» **What is required**
Please quote the newsgroup post about profiling optimized code below, starting with "Fri, 22 Sep" and going on through "little bit painfull.".

» **Excerpt provided**
□ □ □ □ □ □ □

Re: Profiling code with optimisation on

From:

"Ondrej Spanel" <ondrej.nospam@bistudionospam.com>

Newsgroups:

microsoft.public.vc.language

Date:

Fri, 22 Sep 2006 10:13:51 +0200

Message-ID:

<O9p#K8h3GHA.4392@TK2MSFTNGP05.phx.gbl>

Passing values in command line, as suggested in the other reply, is
possible, but parsing the input may be a little bit painfull.

If you want to simulate a non-constant input at some point, you can use
volatile to make sure compiler is reading the value from memory and not
evaluating it as a constant. Be sure sure to limit using volatile variables
only in init phase, not during the loop, as this could prevent optimizing
the loop properly. See below.

int main()
{
   volatile float in1 = 1;
   volatile float in2 = 2;
   volatile float in3 = 3;
   typedef Vector<float[3]> Vector3f;
   Vector3f v0 = {in1, in2, in3};
   Vector3f v1 = {in2, in2, in3};

    float result = VectorDotProd<Vector3f>::Apply(v0, v1);
    _RPTF1(_CRT_WARN, "v0.v1 = %f\n", result);

    printf("%f\n", result);

    return 0;
}

Ondrej

--
---------------------------------------
Ondrej Spanel
Lead Programmer
Bohemia Interactive Studio
www.bistudio.com
www.flashpoint1985.com

"Someone Somewhere" <someone@somewhere.com> wrote in message
news:BaYPg.610$PD.567@fe2.news.blueyonder.co.uk...

Hi,

I have some templated vector code to unroll a loop, see below. I am
trying to test this code against a simple a*a + b*b + c*c vector dot
product to see if it truly is producing the same code. I ran the code
below and had a look at the assembly listing and it does look like the
inlining works, but unfortunatly the optimising power of the compiler is
so great that it substituted my code for a simple:

    int main()
    {
        printf("%f", 14.0f);
        return 0;
    }

which is great, but not what i want for profiling purposes :-). I still
want some optimisation for inlining the code, just not so much. NOTE: I
only have the basic optimise for speed settings, nothing fancy like global
intrinsic functions....

template<typename _Value>
struct Vector
{
    _Value _value;
};

template<typename _Vector> struct VectorDotProd {};

template<typename _Type, int _Length>
struct VectorDotProd<Vector<_Type[_Length]> >
{
    typedef Vector<_Type[_Length]> _Vector;

    __inline static float Apply(_Vector const & vector0,
_Vector const & vector1)
    {
        return Impl<_Type, _Length-1>::Apply(vector0, vector1);
    }

    template<typename _Type, int _Index>
    struct Impl
    {
        __inline static float Apply(_Vector const & vector0,
_Vector const & vector1)
        {
            return vector0._value[_Index] * vector1._value[_Index]
                + Impl<_Type, _Index-1>::Apply(vector0, vector1);
        }
    };

    template<typename _Type>
    struct Impl<_Type, 0>
    {
        __inline static float Apply(_Vector const & vector0,
_Vector const & vector1)
        {
            return vector0._value[0] * vector1._value[0];
        }
    };

};

int main()
{
    typedef Vector<float[3]> Vector3f;
    Vector3f v0 = {1.0f, 2.0f, 3.0f};
    Vector3f v1 = {1.0f, 2.0f, 3.0f};

    float result = VectorDotProd<Vector3f>::Apply(v0, v1);
    _RPTF1(_CRT_WARN, "v0.v1 = %f\n", result);

    printf("%f\n", result);

    return 0;
}

□ □ □ □ □ □ □

» **Given data**
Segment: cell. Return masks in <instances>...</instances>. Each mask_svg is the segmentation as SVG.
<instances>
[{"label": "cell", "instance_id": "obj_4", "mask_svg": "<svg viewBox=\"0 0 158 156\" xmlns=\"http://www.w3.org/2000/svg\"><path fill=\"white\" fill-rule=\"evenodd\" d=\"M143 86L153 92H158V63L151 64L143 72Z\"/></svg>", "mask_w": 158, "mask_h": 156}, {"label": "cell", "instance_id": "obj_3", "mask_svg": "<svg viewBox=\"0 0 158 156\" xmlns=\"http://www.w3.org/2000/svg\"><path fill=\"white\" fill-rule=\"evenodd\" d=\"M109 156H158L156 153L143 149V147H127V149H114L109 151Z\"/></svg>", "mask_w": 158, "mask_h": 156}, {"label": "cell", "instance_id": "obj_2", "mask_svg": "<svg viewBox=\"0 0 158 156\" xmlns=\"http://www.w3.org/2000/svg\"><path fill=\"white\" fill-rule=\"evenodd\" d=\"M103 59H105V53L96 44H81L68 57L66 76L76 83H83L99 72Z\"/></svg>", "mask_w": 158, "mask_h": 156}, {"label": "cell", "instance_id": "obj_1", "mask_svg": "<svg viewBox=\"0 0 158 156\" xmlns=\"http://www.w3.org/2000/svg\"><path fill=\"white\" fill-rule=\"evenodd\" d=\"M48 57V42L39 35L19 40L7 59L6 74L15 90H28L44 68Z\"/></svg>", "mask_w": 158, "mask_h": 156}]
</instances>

□ □ □ □ □ □ □

» **The reply**
Fri, 22 Sep 2006 10:13:51 +0200

Message-ID:

<O9p#K8h3GHA.4392@TK2MSFTNGP05.phx.gbl>

Passing values in command line, as suggested in the other reply, is
possible, but parsing the input may be a little bit painfull.